I loved google wave -- it was great and ahead of its time. I think it was a major mistake that google let it go and that the apache wave foundation never got it going. it is too late now but really a greatly missed opportunity.
(2) It tried to be an all-in-one comm platform, and because of that it excelled in none of what it tried to do.
(3) Poor UI performance was the death sentence of it. If you can't use it fluently, it's not good for real-time. Poor UI design did not help, on top of that.
It was an interesting experiment, but not all experiments end up with a successful product. I hope the ideas will be unearthed at some moment and reused with a greater effect.
Real-time email is a contradiction in terms, as (at least for me) being asynchronous is one of the main defining features of email.

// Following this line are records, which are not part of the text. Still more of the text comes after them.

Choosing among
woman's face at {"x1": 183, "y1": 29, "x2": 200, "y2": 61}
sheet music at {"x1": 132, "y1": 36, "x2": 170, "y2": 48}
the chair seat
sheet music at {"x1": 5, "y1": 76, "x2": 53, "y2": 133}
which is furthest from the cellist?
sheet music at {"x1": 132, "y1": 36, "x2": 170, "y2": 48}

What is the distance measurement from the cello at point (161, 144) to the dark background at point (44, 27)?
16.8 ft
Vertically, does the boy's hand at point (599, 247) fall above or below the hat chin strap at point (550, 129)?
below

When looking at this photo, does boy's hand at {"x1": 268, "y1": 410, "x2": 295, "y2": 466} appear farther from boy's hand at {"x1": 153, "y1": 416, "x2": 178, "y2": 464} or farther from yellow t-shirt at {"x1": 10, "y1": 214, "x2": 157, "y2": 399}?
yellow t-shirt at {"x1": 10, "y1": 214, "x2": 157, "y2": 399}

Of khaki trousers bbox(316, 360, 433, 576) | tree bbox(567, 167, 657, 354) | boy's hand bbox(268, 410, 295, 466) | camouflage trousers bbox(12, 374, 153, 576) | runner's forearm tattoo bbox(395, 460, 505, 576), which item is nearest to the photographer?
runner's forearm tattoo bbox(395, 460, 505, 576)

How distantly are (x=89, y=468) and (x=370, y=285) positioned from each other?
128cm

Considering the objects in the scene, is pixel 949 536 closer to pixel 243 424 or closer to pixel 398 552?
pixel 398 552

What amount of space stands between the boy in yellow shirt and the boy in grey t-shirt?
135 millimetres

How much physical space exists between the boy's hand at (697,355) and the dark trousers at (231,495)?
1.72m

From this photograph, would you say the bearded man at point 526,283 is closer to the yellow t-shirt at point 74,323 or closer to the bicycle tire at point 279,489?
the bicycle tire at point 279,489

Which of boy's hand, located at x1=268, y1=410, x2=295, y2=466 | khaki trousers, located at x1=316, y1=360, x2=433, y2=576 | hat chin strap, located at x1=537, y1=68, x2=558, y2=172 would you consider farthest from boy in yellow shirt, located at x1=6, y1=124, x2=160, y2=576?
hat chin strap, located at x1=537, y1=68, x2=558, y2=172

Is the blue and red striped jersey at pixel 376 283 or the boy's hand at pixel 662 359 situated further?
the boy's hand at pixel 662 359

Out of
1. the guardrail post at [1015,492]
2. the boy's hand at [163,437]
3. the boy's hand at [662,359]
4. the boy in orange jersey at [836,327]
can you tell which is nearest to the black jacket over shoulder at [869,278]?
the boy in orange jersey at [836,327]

Essentially any chat app, from IRC to Slack, can be called "real-time" email. To me, the phrase "real-time email" sounds like calling a submarine an "underwater car".
IMs hit the sweet spot between fully real-time (like the phone) and fully async (like paper mail).
The UI is built for efficient real-time communication, but the underlying data model (the log, notifications, statuses, etc) allows for very easy async communication.
I think someone could make a great product by just adding IM-like UI features on top of an existing email backend. Email is pretty fast these days to work as mostly-instant communication.
I agree! Check out https://delta.chat. I use it every day for emailing. Subject lines are the ellipsized first words of your body and every message is a new email.
I wonder what would have happened if they used the tech to build a chat application instead of an email-killer.